Abstract

The popular and prolific Jesuit theologian Gerry O’Collins is well known as one of a rare kind: with enough knowledge of New Testament scholarship to take on its specialists and offer conservative conclusions on disputed theological questions, reassuring rather than challenging the faithful. He writes clearly and simply, avoiding much of the complexity of the issues. His appeal to the specialist literature is naturally selective, but also reveals a conservative bias. In articles on biblical translation, he refers to John Barton’s wonderful Penguin 2022 book, The Word, but not to the most instructive of recent translations, that of David Bentley Hart (2017). What is also lacking is any reflection on the religious and theological value of holding different translations and interpretations in our minds simultaneously. As theologians and believers, we do not always have to choose between them, as historians and translators usually must.
Most of these fifteen short essays were previously published between 2021 and 2023. They are mainly on individual words or passages, and four are on the resurrection, repeating views the author has argued at much greater length elsewhere. Here the conclusions are rarely justified by the preceding arguments, but they may encourage some readers to dig deeper One bête noir attacked is an explanation of the resurrection appearances as bereavement visions. His inevitably selective footnotes do not mention Peter Gant Seeing Light (2019) and Fr. O’Collins does not consider whether such naturalist explanations are compatible with believing that God vindicated Jesus in the event we call resurrection, distinguishing it from resuscitation but recognizing the inadequacy of all our language on this divine mystery. Supernaturalist explanations of events in the gospels are the only ones admitted by some believers, or perhaps considered by some theologians the only ones that some of their hearers or readers can tolerate without distress. For them it is not enough to believe God did it; we have to know (and are told) how God did it.
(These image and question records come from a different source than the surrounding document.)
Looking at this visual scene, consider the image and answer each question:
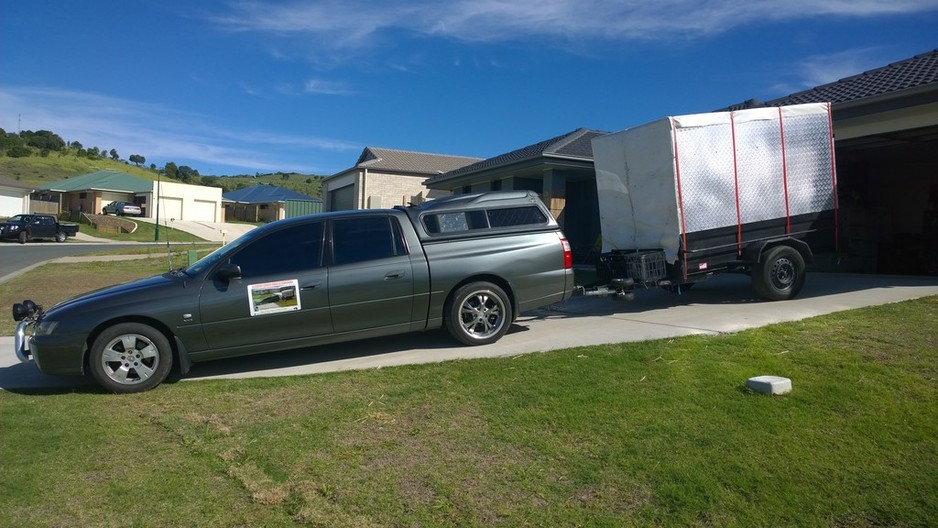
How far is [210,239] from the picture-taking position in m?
48.5

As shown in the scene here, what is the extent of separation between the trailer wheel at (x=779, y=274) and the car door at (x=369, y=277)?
5.15 m

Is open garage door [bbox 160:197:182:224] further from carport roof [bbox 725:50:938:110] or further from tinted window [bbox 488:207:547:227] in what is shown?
tinted window [bbox 488:207:547:227]

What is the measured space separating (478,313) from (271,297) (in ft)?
7.54

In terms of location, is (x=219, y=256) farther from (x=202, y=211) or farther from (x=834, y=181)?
(x=202, y=211)

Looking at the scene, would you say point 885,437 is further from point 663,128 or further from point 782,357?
point 663,128

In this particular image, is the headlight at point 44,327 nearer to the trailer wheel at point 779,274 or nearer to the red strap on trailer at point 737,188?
the red strap on trailer at point 737,188

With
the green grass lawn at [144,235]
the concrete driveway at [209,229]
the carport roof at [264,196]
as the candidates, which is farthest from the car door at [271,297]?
the carport roof at [264,196]

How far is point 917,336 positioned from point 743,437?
368cm

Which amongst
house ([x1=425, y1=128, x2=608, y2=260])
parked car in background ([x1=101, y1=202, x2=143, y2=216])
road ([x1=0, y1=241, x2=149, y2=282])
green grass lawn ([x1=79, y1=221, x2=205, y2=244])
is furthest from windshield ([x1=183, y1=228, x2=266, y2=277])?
parked car in background ([x1=101, y1=202, x2=143, y2=216])

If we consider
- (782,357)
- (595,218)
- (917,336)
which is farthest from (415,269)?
(595,218)

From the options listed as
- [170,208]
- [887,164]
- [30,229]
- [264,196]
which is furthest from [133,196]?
[887,164]

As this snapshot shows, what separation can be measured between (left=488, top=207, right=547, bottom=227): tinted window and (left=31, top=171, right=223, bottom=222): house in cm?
5901

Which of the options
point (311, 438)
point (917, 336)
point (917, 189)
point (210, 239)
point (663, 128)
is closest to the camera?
point (311, 438)

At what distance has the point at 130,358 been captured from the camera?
6.27 meters
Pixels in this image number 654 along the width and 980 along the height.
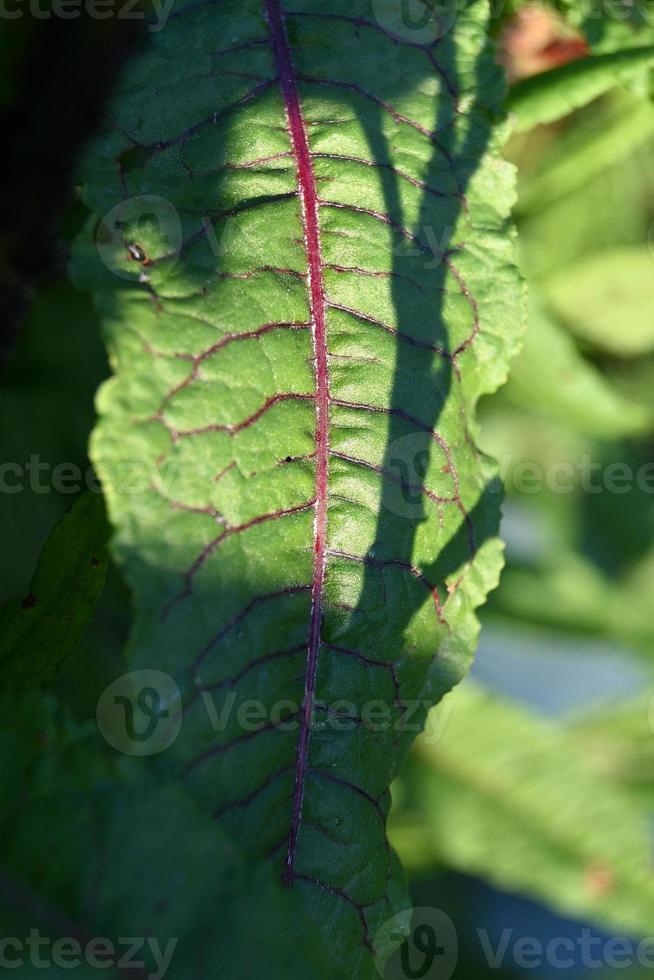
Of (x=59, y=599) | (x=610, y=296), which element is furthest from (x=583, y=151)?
(x=59, y=599)

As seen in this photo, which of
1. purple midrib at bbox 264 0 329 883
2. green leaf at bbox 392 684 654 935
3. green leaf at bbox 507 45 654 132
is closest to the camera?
purple midrib at bbox 264 0 329 883

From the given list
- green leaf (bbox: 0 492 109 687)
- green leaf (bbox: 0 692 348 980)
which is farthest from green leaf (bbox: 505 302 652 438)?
green leaf (bbox: 0 692 348 980)

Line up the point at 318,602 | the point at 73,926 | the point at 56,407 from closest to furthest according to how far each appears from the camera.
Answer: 1. the point at 73,926
2. the point at 318,602
3. the point at 56,407

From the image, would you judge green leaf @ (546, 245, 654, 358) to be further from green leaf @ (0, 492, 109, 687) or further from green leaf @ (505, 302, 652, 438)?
green leaf @ (0, 492, 109, 687)

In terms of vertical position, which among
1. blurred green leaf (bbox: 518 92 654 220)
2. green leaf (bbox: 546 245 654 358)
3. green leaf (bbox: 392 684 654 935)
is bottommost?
green leaf (bbox: 392 684 654 935)

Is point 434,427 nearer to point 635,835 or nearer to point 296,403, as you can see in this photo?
point 296,403

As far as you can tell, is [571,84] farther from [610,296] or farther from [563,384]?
[610,296]

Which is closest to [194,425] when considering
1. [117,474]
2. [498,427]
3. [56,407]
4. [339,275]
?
[117,474]
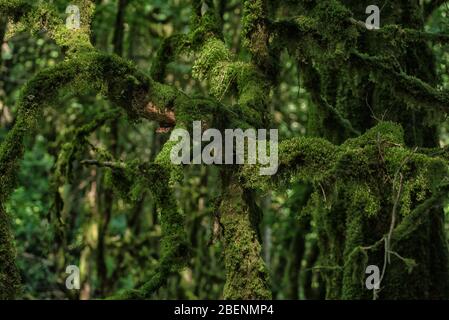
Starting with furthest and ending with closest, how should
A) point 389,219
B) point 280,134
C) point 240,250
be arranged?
point 389,219 < point 280,134 < point 240,250

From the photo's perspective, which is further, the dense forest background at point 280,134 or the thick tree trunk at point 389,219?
the thick tree trunk at point 389,219

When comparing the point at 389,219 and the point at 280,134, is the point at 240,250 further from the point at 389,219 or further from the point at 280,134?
Answer: the point at 389,219

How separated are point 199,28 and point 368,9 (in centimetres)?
214

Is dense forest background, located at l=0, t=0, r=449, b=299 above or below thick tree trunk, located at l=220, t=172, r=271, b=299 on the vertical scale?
above

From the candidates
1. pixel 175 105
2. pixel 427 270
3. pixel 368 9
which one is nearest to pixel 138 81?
pixel 175 105

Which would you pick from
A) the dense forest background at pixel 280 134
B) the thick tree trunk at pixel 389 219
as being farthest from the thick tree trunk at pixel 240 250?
the thick tree trunk at pixel 389 219

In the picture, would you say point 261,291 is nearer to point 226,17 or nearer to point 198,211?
point 198,211

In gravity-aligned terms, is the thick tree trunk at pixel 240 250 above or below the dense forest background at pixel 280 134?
below

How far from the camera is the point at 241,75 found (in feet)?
19.3

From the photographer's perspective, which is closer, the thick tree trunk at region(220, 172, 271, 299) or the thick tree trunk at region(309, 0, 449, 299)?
the thick tree trunk at region(220, 172, 271, 299)

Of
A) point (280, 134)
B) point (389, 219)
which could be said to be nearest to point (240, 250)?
point (280, 134)

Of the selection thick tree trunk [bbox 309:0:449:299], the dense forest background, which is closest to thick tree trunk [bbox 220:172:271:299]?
the dense forest background

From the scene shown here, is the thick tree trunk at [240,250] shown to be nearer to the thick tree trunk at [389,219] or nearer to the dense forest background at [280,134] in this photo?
the dense forest background at [280,134]

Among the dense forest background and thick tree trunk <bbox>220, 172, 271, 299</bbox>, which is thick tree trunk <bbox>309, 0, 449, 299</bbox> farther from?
thick tree trunk <bbox>220, 172, 271, 299</bbox>
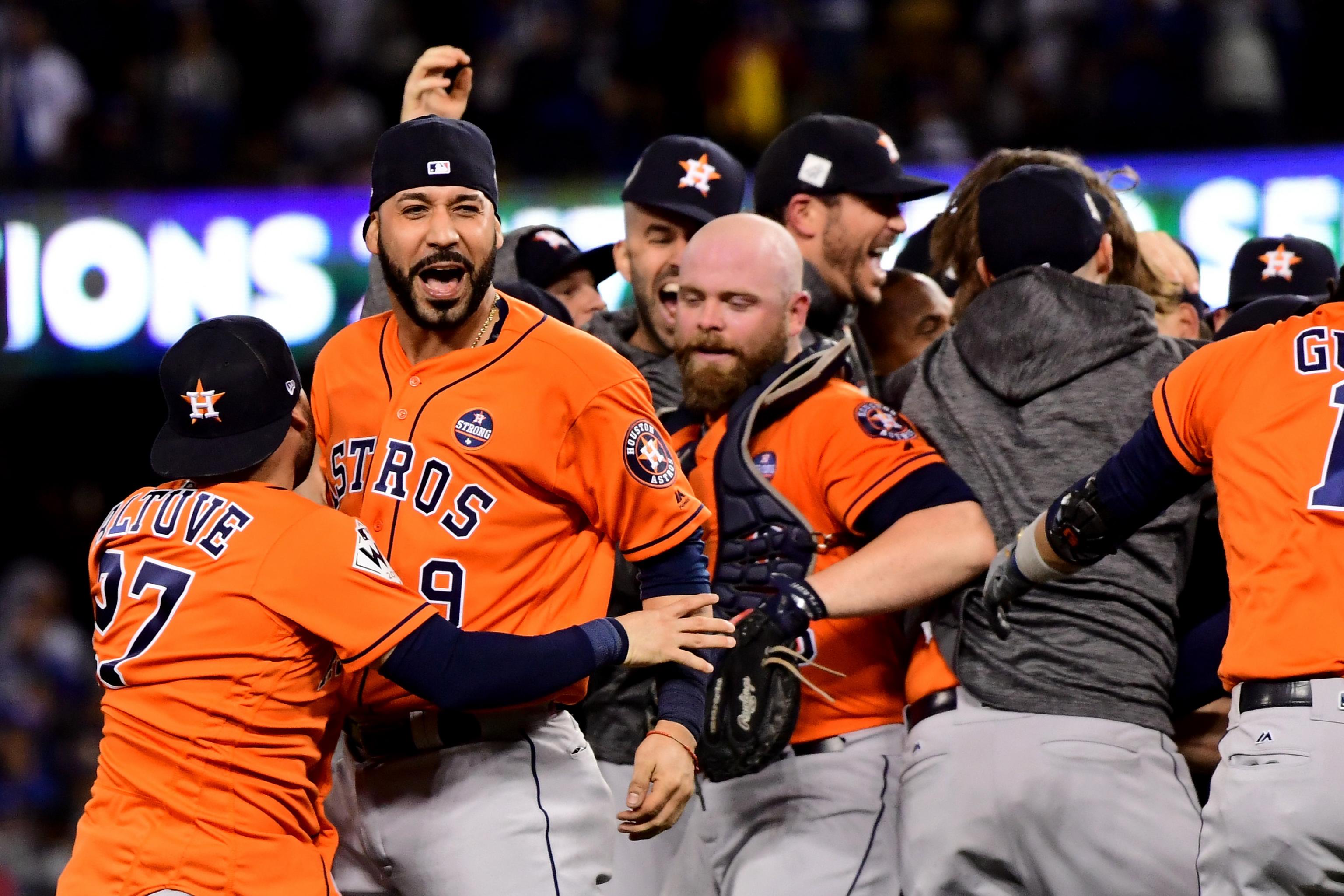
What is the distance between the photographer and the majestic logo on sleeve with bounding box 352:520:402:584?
3.02 metres

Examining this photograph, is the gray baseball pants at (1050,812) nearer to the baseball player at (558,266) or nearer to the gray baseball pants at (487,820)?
the gray baseball pants at (487,820)

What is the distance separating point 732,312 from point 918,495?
2.20 feet

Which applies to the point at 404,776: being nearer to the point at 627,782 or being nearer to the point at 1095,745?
the point at 627,782

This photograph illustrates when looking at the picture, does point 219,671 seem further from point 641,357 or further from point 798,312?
point 641,357

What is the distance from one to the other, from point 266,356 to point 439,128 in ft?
1.98

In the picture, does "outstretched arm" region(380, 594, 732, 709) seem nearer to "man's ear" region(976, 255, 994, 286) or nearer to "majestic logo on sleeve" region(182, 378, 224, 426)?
"majestic logo on sleeve" region(182, 378, 224, 426)

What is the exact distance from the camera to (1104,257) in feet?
13.4

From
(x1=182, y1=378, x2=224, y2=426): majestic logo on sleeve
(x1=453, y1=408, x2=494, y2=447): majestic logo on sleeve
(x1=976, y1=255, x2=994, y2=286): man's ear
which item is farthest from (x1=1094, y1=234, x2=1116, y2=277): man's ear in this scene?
(x1=182, y1=378, x2=224, y2=426): majestic logo on sleeve

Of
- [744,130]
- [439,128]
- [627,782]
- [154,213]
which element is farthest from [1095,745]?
[154,213]

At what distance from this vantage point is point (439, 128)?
3.43 metres

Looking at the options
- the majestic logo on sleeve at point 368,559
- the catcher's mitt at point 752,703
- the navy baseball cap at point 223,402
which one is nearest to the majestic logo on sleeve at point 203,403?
the navy baseball cap at point 223,402

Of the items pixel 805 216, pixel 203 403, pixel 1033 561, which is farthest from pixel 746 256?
pixel 203 403

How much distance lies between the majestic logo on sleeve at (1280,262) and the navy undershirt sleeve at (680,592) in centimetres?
246

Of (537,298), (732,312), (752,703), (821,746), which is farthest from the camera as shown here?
(537,298)
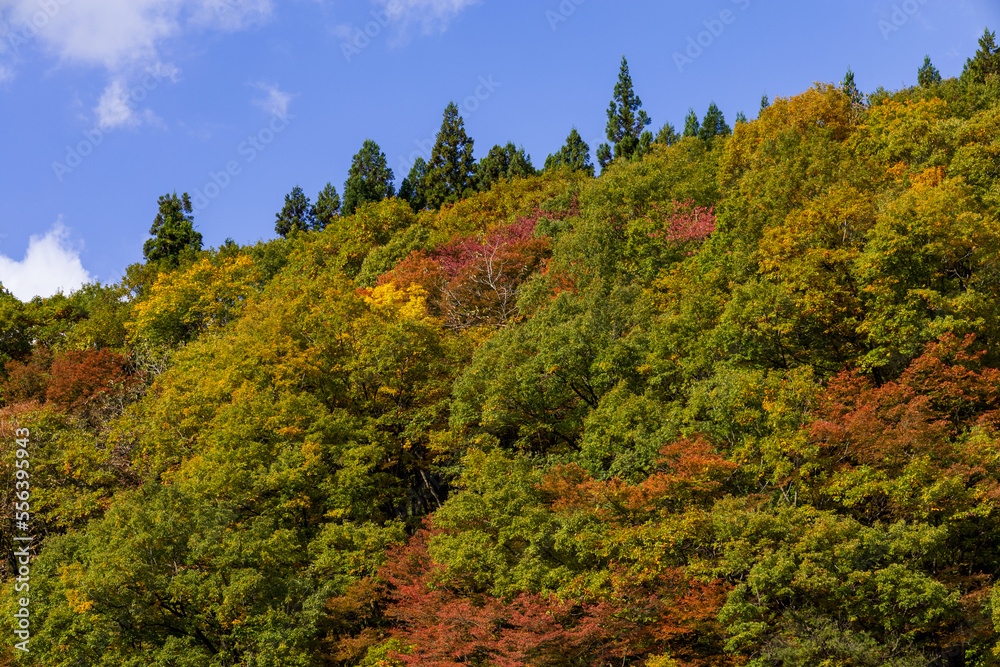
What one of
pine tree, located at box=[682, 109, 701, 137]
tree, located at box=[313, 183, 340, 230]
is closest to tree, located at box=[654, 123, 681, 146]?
pine tree, located at box=[682, 109, 701, 137]

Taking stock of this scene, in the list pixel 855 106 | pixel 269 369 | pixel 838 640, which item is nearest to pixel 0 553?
pixel 269 369

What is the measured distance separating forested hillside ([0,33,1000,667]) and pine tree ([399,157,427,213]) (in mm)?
35186

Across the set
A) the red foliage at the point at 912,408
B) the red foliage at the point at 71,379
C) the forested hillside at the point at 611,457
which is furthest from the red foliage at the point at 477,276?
the red foliage at the point at 912,408

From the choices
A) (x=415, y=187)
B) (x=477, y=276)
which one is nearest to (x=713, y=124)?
(x=415, y=187)

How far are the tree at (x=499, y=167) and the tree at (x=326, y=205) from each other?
16059 mm

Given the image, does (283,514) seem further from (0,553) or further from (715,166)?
(715,166)

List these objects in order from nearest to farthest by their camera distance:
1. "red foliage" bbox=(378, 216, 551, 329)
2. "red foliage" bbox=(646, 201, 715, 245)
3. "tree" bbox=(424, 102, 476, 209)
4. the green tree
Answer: "red foliage" bbox=(646, 201, 715, 245)
"red foliage" bbox=(378, 216, 551, 329)
the green tree
"tree" bbox=(424, 102, 476, 209)

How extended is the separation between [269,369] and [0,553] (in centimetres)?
1218

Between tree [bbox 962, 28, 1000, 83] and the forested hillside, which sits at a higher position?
tree [bbox 962, 28, 1000, 83]

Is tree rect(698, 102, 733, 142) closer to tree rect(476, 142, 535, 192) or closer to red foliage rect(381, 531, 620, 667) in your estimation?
Result: tree rect(476, 142, 535, 192)

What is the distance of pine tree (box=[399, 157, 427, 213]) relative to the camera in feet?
242

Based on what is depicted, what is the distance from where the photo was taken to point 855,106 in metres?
44.3

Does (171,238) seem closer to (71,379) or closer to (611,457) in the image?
(71,379)

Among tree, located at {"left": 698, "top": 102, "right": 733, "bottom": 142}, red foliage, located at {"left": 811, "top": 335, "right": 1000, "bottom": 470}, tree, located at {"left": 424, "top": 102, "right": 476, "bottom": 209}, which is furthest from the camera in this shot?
tree, located at {"left": 698, "top": 102, "right": 733, "bottom": 142}
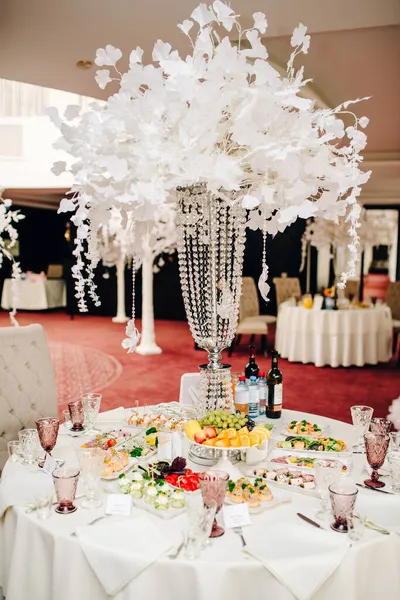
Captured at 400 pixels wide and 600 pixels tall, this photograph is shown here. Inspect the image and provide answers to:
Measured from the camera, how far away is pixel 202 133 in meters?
1.53

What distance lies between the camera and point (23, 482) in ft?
5.52

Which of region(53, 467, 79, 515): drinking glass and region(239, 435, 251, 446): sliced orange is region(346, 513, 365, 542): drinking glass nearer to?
region(239, 435, 251, 446): sliced orange

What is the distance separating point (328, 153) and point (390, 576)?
46.4 inches

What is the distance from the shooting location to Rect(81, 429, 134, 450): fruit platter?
1.94 m

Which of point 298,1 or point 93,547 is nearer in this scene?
point 93,547

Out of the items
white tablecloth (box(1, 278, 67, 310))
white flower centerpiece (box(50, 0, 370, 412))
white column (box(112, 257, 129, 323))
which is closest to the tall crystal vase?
white flower centerpiece (box(50, 0, 370, 412))

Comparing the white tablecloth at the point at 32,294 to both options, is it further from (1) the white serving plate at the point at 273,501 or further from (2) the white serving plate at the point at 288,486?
(1) the white serving plate at the point at 273,501

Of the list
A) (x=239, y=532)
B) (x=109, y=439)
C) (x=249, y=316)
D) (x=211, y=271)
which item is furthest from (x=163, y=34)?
(x=249, y=316)

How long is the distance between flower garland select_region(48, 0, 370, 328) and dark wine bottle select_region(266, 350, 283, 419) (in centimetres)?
64

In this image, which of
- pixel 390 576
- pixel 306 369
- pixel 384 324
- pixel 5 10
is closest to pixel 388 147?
pixel 384 324

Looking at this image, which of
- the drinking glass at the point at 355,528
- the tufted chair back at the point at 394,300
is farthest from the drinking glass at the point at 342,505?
the tufted chair back at the point at 394,300

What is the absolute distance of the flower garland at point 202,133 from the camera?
4.91 feet

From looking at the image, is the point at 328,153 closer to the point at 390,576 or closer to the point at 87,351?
the point at 390,576

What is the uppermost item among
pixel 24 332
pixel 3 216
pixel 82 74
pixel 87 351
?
pixel 82 74
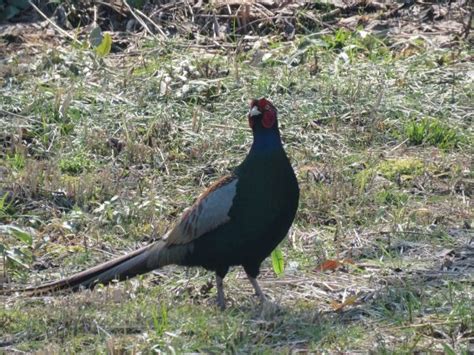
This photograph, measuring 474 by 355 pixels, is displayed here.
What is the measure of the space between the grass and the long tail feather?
8 centimetres

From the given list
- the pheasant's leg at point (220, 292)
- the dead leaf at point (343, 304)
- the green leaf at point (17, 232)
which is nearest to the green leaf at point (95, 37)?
the green leaf at point (17, 232)

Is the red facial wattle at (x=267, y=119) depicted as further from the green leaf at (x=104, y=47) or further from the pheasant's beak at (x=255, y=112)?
the green leaf at (x=104, y=47)

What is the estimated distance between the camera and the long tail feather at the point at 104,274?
642 centimetres

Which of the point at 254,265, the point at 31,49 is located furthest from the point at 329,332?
the point at 31,49

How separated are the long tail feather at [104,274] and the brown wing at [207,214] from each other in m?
0.18

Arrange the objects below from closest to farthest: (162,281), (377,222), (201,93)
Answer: (162,281) < (377,222) < (201,93)

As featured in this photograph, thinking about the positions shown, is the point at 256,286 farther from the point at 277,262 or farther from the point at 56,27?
the point at 56,27

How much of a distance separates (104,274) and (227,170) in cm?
206

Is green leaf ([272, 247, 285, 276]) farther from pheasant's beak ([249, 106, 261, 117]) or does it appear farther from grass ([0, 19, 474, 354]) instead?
pheasant's beak ([249, 106, 261, 117])

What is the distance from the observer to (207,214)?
632 cm

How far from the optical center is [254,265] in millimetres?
6293

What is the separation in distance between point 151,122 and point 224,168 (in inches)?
30.8

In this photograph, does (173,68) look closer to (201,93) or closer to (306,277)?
(201,93)

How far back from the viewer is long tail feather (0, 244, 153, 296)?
6422mm
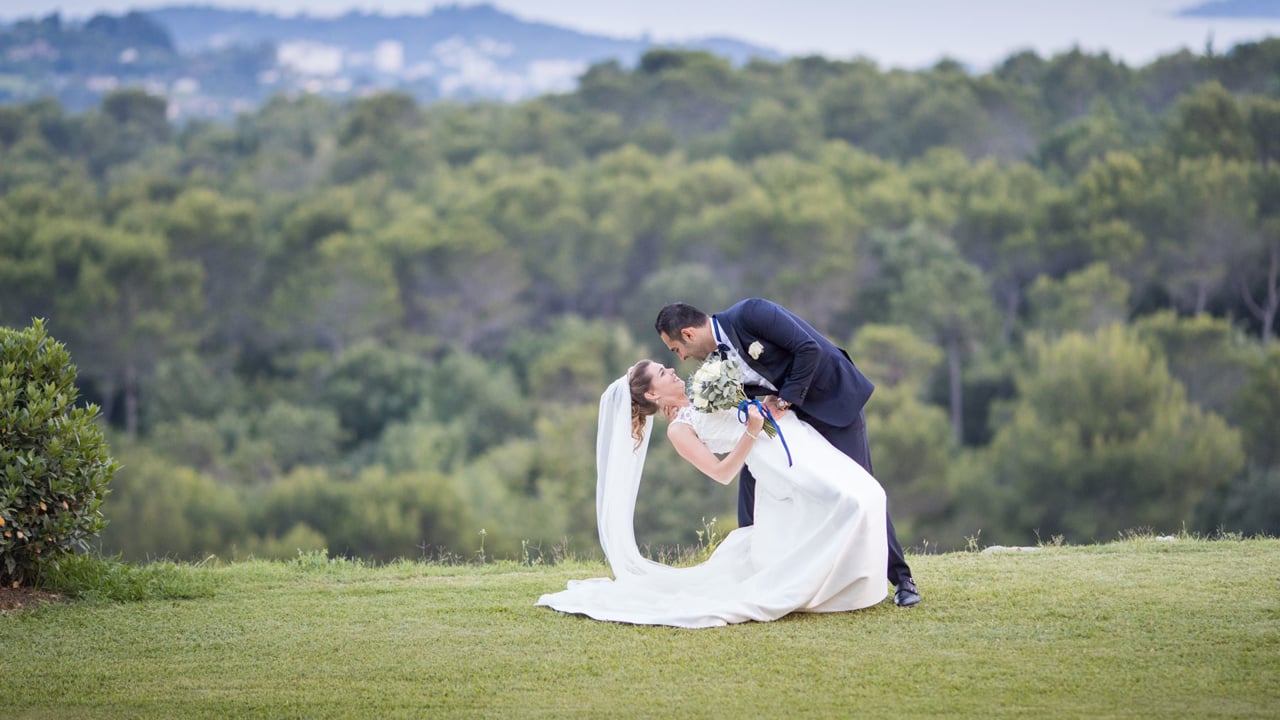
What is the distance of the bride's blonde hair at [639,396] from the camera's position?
6.12 m

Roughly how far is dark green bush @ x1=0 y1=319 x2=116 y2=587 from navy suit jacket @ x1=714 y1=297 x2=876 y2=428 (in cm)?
301

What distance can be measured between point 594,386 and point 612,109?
26.9 m

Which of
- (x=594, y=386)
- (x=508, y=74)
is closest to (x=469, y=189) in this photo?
(x=594, y=386)

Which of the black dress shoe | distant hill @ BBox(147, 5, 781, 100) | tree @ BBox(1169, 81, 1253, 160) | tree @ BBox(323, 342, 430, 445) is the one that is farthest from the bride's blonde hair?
distant hill @ BBox(147, 5, 781, 100)

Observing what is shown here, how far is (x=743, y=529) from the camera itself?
19.4 ft

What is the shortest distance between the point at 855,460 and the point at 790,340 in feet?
2.15

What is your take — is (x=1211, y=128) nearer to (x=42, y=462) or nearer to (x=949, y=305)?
(x=949, y=305)

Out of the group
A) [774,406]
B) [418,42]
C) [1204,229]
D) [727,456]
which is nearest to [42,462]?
[727,456]

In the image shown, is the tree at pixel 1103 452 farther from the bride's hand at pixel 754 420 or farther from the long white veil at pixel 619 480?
the bride's hand at pixel 754 420

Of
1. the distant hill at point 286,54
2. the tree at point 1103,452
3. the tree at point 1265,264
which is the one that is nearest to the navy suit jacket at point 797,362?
the tree at point 1103,452

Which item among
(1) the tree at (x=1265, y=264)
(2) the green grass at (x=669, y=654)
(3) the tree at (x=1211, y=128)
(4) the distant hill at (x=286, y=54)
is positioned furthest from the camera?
(4) the distant hill at (x=286, y=54)

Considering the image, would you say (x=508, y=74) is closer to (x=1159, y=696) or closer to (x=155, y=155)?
(x=155, y=155)

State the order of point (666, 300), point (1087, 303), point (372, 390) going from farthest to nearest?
point (666, 300)
point (372, 390)
point (1087, 303)

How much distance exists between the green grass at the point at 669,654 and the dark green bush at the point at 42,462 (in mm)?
316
Some appear to know that God would not have done it in a way that could be misconstrued as excluding divine agency. Others disagree but admit they do not know.
Well, historians can explain why Reimarus’ anti-Christian explanation of the emergence of resurrection belief was mistaken (Expository Times, 2017, 1-11 at 4), but other matters are less straightforward. Those who do not accept that some naturalistic explanations of miracle-stories or myth are compatible with orthodox Christianity, or that some historical guesses may be compatible with belief in divine agency, may be wiser to admit that the historical evidence is sometimes inconclusive, and open to different possible explanations, and therefore unlikely to persuade interested enquirers. These reductive explanations do not necessarily compete with traditional assumptions, as they usually have done. We may be agnostic about some historical matters while accepting the biblical witness to God in Christ crucified and risen, ascended, glorified.
On another disputed text, Fr. O’Collins is (I think rightly) unpersuaded by an ‘angel christology’ theory about Phil. 2.6-11, but his account of theological interpretation seems to me flawed, again on account of expecting too much from the uncertainties of history and exegesis. That said, the collection contains much of value on particular verses (John 21.14; Heb. 12.2a) and vocabulary. It ends with the author asking whether it conveys fresh insights, and ‘leaves it to the readers to reply’. A reviewer who respects its motives and appreciates any attempt to combine exegesis with theology and the life of the church, yet has some reservations, can trust that others will answer that question with a grateful, ‘Yes’! If this were to end the nonagenarian’s many valuable publications (and I hope not) it will have been good to end a world much travelled around in 80 books with a bang, not a whimper.